What is making news now are the many reactions to the death; including that of the many prophets who are claiming that they saw it coming.

Some say she has been punished to teach the youth a lesson. Other prophets are claiming that she died because she was a lesbian and also because of her way of dressing. Others also attribute it to evil forces. Very interesting perspectives indeed! It is amazing that people would think that God is sitting somewhere marking a register of how people are dressed. If that be the case, why hasn’t God killed the Madonnas and Rihannas of this world all this time?

This attitude of attributing everything to the devil and superstition is not helpful. I remember the accident-prone area in the past at Potroase in the Eastern Region. Many accidents occurred there due to defects in the construction of the road, but alas, the accidents were attributed to evil forces and many rituals ostensibly to keep the forces at bay yielded no results until the defects were corrected.

My concern really is not what Ebony chose to wear or not, though culturally it did not sit well with most of us. What is of concern to me is how we keep losing such budding talents due to our actions and inaction. And the fact that the nation has lost a very young and talented musician who could have entertained us for a much longer time and who could have been one of the country’s ambassadors on the wings of music.

Day in and day out, many are perishing on our roads due to accidents which could have been avoided. The list has been endless.
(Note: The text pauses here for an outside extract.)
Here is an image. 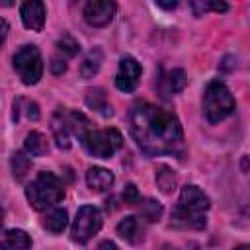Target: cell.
<instances>
[{"label": "cell", "mask_w": 250, "mask_h": 250, "mask_svg": "<svg viewBox=\"0 0 250 250\" xmlns=\"http://www.w3.org/2000/svg\"><path fill=\"white\" fill-rule=\"evenodd\" d=\"M2 221H4V211H2V207H0V227H2Z\"/></svg>", "instance_id": "obj_31"}, {"label": "cell", "mask_w": 250, "mask_h": 250, "mask_svg": "<svg viewBox=\"0 0 250 250\" xmlns=\"http://www.w3.org/2000/svg\"><path fill=\"white\" fill-rule=\"evenodd\" d=\"M25 197L29 205L37 211H43L47 207H53L64 197V188L61 180L51 174V172H41L27 188H25Z\"/></svg>", "instance_id": "obj_3"}, {"label": "cell", "mask_w": 250, "mask_h": 250, "mask_svg": "<svg viewBox=\"0 0 250 250\" xmlns=\"http://www.w3.org/2000/svg\"><path fill=\"white\" fill-rule=\"evenodd\" d=\"M51 70H53L55 74H62V72L66 70V61L55 55V57L51 59Z\"/></svg>", "instance_id": "obj_27"}, {"label": "cell", "mask_w": 250, "mask_h": 250, "mask_svg": "<svg viewBox=\"0 0 250 250\" xmlns=\"http://www.w3.org/2000/svg\"><path fill=\"white\" fill-rule=\"evenodd\" d=\"M21 102H23L25 109H20V107H16V105H14V115H18L20 111H25L27 119L37 121V119H39V107H37V104H35V102H31V100H21Z\"/></svg>", "instance_id": "obj_25"}, {"label": "cell", "mask_w": 250, "mask_h": 250, "mask_svg": "<svg viewBox=\"0 0 250 250\" xmlns=\"http://www.w3.org/2000/svg\"><path fill=\"white\" fill-rule=\"evenodd\" d=\"M191 6H193V10H195L197 16H203L209 10H213V12H227L229 10V4H225V2H209V0H205V2H193Z\"/></svg>", "instance_id": "obj_24"}, {"label": "cell", "mask_w": 250, "mask_h": 250, "mask_svg": "<svg viewBox=\"0 0 250 250\" xmlns=\"http://www.w3.org/2000/svg\"><path fill=\"white\" fill-rule=\"evenodd\" d=\"M80 51V45H78V41L74 39V37H70V35H62L59 41H57V57H61V59H70V57H74L76 53Z\"/></svg>", "instance_id": "obj_21"}, {"label": "cell", "mask_w": 250, "mask_h": 250, "mask_svg": "<svg viewBox=\"0 0 250 250\" xmlns=\"http://www.w3.org/2000/svg\"><path fill=\"white\" fill-rule=\"evenodd\" d=\"M131 135L148 156L170 154L182 158L186 152L184 131L178 117L162 107L141 104L131 111Z\"/></svg>", "instance_id": "obj_1"}, {"label": "cell", "mask_w": 250, "mask_h": 250, "mask_svg": "<svg viewBox=\"0 0 250 250\" xmlns=\"http://www.w3.org/2000/svg\"><path fill=\"white\" fill-rule=\"evenodd\" d=\"M102 213L98 207L94 205H82L74 217V223H72V229H70V236L74 242L78 244H84L88 242L100 229H102Z\"/></svg>", "instance_id": "obj_7"}, {"label": "cell", "mask_w": 250, "mask_h": 250, "mask_svg": "<svg viewBox=\"0 0 250 250\" xmlns=\"http://www.w3.org/2000/svg\"><path fill=\"white\" fill-rule=\"evenodd\" d=\"M31 246V238L21 229H10L0 234V250H27Z\"/></svg>", "instance_id": "obj_12"}, {"label": "cell", "mask_w": 250, "mask_h": 250, "mask_svg": "<svg viewBox=\"0 0 250 250\" xmlns=\"http://www.w3.org/2000/svg\"><path fill=\"white\" fill-rule=\"evenodd\" d=\"M86 104H88V107H92L94 111H98V113H102L104 117H109L113 111H111V105H109V102H107V96H105V92L102 90V88H92V90H88V94H86Z\"/></svg>", "instance_id": "obj_15"}, {"label": "cell", "mask_w": 250, "mask_h": 250, "mask_svg": "<svg viewBox=\"0 0 250 250\" xmlns=\"http://www.w3.org/2000/svg\"><path fill=\"white\" fill-rule=\"evenodd\" d=\"M117 234H119L121 238H125L127 242L137 244V242L143 240V227H141V223H139L137 217L129 215V217H125V219L119 221V225H117Z\"/></svg>", "instance_id": "obj_14"}, {"label": "cell", "mask_w": 250, "mask_h": 250, "mask_svg": "<svg viewBox=\"0 0 250 250\" xmlns=\"http://www.w3.org/2000/svg\"><path fill=\"white\" fill-rule=\"evenodd\" d=\"M102 61H104V53L100 47H94L92 51H88V55L84 57L82 64H80V74L84 78H92L94 74H98L100 66H102Z\"/></svg>", "instance_id": "obj_16"}, {"label": "cell", "mask_w": 250, "mask_h": 250, "mask_svg": "<svg viewBox=\"0 0 250 250\" xmlns=\"http://www.w3.org/2000/svg\"><path fill=\"white\" fill-rule=\"evenodd\" d=\"M234 111V98L225 82L211 80L203 92V115L209 123H219Z\"/></svg>", "instance_id": "obj_4"}, {"label": "cell", "mask_w": 250, "mask_h": 250, "mask_svg": "<svg viewBox=\"0 0 250 250\" xmlns=\"http://www.w3.org/2000/svg\"><path fill=\"white\" fill-rule=\"evenodd\" d=\"M8 31H10V25H8V21L0 18V45L6 41V37H8Z\"/></svg>", "instance_id": "obj_28"}, {"label": "cell", "mask_w": 250, "mask_h": 250, "mask_svg": "<svg viewBox=\"0 0 250 250\" xmlns=\"http://www.w3.org/2000/svg\"><path fill=\"white\" fill-rule=\"evenodd\" d=\"M20 16H21V21L27 29L41 31L43 25H45V4L39 2V0L23 2L21 8H20Z\"/></svg>", "instance_id": "obj_11"}, {"label": "cell", "mask_w": 250, "mask_h": 250, "mask_svg": "<svg viewBox=\"0 0 250 250\" xmlns=\"http://www.w3.org/2000/svg\"><path fill=\"white\" fill-rule=\"evenodd\" d=\"M86 182L94 191H107L113 186V174L105 168L94 166L86 172Z\"/></svg>", "instance_id": "obj_13"}, {"label": "cell", "mask_w": 250, "mask_h": 250, "mask_svg": "<svg viewBox=\"0 0 250 250\" xmlns=\"http://www.w3.org/2000/svg\"><path fill=\"white\" fill-rule=\"evenodd\" d=\"M96 250H119V248H117L115 242H111V240H104Z\"/></svg>", "instance_id": "obj_29"}, {"label": "cell", "mask_w": 250, "mask_h": 250, "mask_svg": "<svg viewBox=\"0 0 250 250\" xmlns=\"http://www.w3.org/2000/svg\"><path fill=\"white\" fill-rule=\"evenodd\" d=\"M139 209H141V217L146 219L148 223H154L162 217V205L156 201V199H145V201H139Z\"/></svg>", "instance_id": "obj_22"}, {"label": "cell", "mask_w": 250, "mask_h": 250, "mask_svg": "<svg viewBox=\"0 0 250 250\" xmlns=\"http://www.w3.org/2000/svg\"><path fill=\"white\" fill-rule=\"evenodd\" d=\"M162 82H164V86H166V88H164L166 94H178V92L184 90L188 78H186V74H184L182 68H172V70H168V72L164 74Z\"/></svg>", "instance_id": "obj_18"}, {"label": "cell", "mask_w": 250, "mask_h": 250, "mask_svg": "<svg viewBox=\"0 0 250 250\" xmlns=\"http://www.w3.org/2000/svg\"><path fill=\"white\" fill-rule=\"evenodd\" d=\"M236 250H248V246H246V244H240V246H238Z\"/></svg>", "instance_id": "obj_32"}, {"label": "cell", "mask_w": 250, "mask_h": 250, "mask_svg": "<svg viewBox=\"0 0 250 250\" xmlns=\"http://www.w3.org/2000/svg\"><path fill=\"white\" fill-rule=\"evenodd\" d=\"M156 186L162 193H172L176 189V174L168 166H158L156 170Z\"/></svg>", "instance_id": "obj_20"}, {"label": "cell", "mask_w": 250, "mask_h": 250, "mask_svg": "<svg viewBox=\"0 0 250 250\" xmlns=\"http://www.w3.org/2000/svg\"><path fill=\"white\" fill-rule=\"evenodd\" d=\"M53 135L57 141L59 148H68L70 146V137H72V121H70V111L64 107H59L53 115Z\"/></svg>", "instance_id": "obj_10"}, {"label": "cell", "mask_w": 250, "mask_h": 250, "mask_svg": "<svg viewBox=\"0 0 250 250\" xmlns=\"http://www.w3.org/2000/svg\"><path fill=\"white\" fill-rule=\"evenodd\" d=\"M82 14L92 27H104L113 20L115 4L109 0H92V2H86Z\"/></svg>", "instance_id": "obj_9"}, {"label": "cell", "mask_w": 250, "mask_h": 250, "mask_svg": "<svg viewBox=\"0 0 250 250\" xmlns=\"http://www.w3.org/2000/svg\"><path fill=\"white\" fill-rule=\"evenodd\" d=\"M123 201L129 203V205H135V203L141 201V197H139V189H137L135 184H127V186H125V189H123Z\"/></svg>", "instance_id": "obj_26"}, {"label": "cell", "mask_w": 250, "mask_h": 250, "mask_svg": "<svg viewBox=\"0 0 250 250\" xmlns=\"http://www.w3.org/2000/svg\"><path fill=\"white\" fill-rule=\"evenodd\" d=\"M141 80V64L135 57L131 55H125L121 61H119V66H117V72H115V86L117 90L129 94L137 88Z\"/></svg>", "instance_id": "obj_8"}, {"label": "cell", "mask_w": 250, "mask_h": 250, "mask_svg": "<svg viewBox=\"0 0 250 250\" xmlns=\"http://www.w3.org/2000/svg\"><path fill=\"white\" fill-rule=\"evenodd\" d=\"M156 6H160V8H166V10H170V8H176V2H156Z\"/></svg>", "instance_id": "obj_30"}, {"label": "cell", "mask_w": 250, "mask_h": 250, "mask_svg": "<svg viewBox=\"0 0 250 250\" xmlns=\"http://www.w3.org/2000/svg\"><path fill=\"white\" fill-rule=\"evenodd\" d=\"M29 170V156H25L23 152H14L12 156V174L16 180H21Z\"/></svg>", "instance_id": "obj_23"}, {"label": "cell", "mask_w": 250, "mask_h": 250, "mask_svg": "<svg viewBox=\"0 0 250 250\" xmlns=\"http://www.w3.org/2000/svg\"><path fill=\"white\" fill-rule=\"evenodd\" d=\"M80 141L88 154L96 158H109L123 145V137L117 129H90Z\"/></svg>", "instance_id": "obj_5"}, {"label": "cell", "mask_w": 250, "mask_h": 250, "mask_svg": "<svg viewBox=\"0 0 250 250\" xmlns=\"http://www.w3.org/2000/svg\"><path fill=\"white\" fill-rule=\"evenodd\" d=\"M14 68L23 84H37L43 74V59L39 49L35 45H21L14 55Z\"/></svg>", "instance_id": "obj_6"}, {"label": "cell", "mask_w": 250, "mask_h": 250, "mask_svg": "<svg viewBox=\"0 0 250 250\" xmlns=\"http://www.w3.org/2000/svg\"><path fill=\"white\" fill-rule=\"evenodd\" d=\"M211 207L209 197L197 186H184L176 209L172 211V225L180 229H203L205 213Z\"/></svg>", "instance_id": "obj_2"}, {"label": "cell", "mask_w": 250, "mask_h": 250, "mask_svg": "<svg viewBox=\"0 0 250 250\" xmlns=\"http://www.w3.org/2000/svg\"><path fill=\"white\" fill-rule=\"evenodd\" d=\"M66 223H68V213L64 209H61V207L49 211L47 217H45V221H43L45 229L51 230V232H55V234L57 232H62L64 227H66Z\"/></svg>", "instance_id": "obj_19"}, {"label": "cell", "mask_w": 250, "mask_h": 250, "mask_svg": "<svg viewBox=\"0 0 250 250\" xmlns=\"http://www.w3.org/2000/svg\"><path fill=\"white\" fill-rule=\"evenodd\" d=\"M47 150H49V143L43 133H39V131L27 133V137H25V152L27 154L43 156V154H47Z\"/></svg>", "instance_id": "obj_17"}]
</instances>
It has included Terry Bonchaka, also a very young talented musician; Kwame Owusu Ansa, an actor; Suzzy Williams, another actress, and Ferdinand Ayim, a politician.

As has become the trend, social media is saturated with different kinds of stories and videos about the accident. What I found unacceptable is the pictures of the bodies of the deceased being circulated almost immediately after the incident and the shoving of microphones into the mouths of relatives for interviews from those most affected by the death of the musician, at a time when they were in a vulnerable state grieving. The interview of the father and the driver were not only unethical but also callous.

Once again, the issue of safety on our roads has been brought to the fore. It seems that as a nation, we are not doing enough to make our roads safe and consequently, reducing the number of preventable deaths on our roads.

It is sad that many healthy and productive people are losing their lives because of inaction.

First, in our cities, for instance, driving on the streets at night is a nightmare. The streets are not lit, thus making it difficult for motorists to clearly see their way, since the headlights alone are insufficient. Drivers, therefore, do not see where they are heading, driving mainly by intuition and creating the inability for them to make a quick decision to avoid danger. Related to this is the lack of proper road signs necessary for guidance.

Pits are dug in the middle of the road and left for ages and there are potholes which make drivers drive in the opposite lane of the road in order to avoid them.

Driver indiscipline is also a danger to other road users as they run through red at the traffic lights, putting other road users in danger. Some drivers still use leaves on the highways instead of well positioned triangles, resulting in many vehicles running into stationary vehicles, with catastrophic results.

We need to look more seriously at road safety and if the authorities responsible are not living up to the task, it should be the duty of the media to keep hammering on the issue until action is taken.

In this particular accident, the story was that there was a heap of sand that was an obstacle and that this heap had been left there by a contractor for long.

Part of the blame should go to the media for not bringing the state of the road to the attention of the appropriate authorities. It seems that the interest of the media is more focused on politics and sports because they claim that is what people want to hear, but we cannot develop a country in that manner.

As is usually the case, “funeral mongers” will be frantically looking for their mourning clothes to see Ebony off. We have lost Ebony through this unfortunate accident and the best way we can keep her memory alive is to resolve to make our roads safer. Ebony must not die in vain.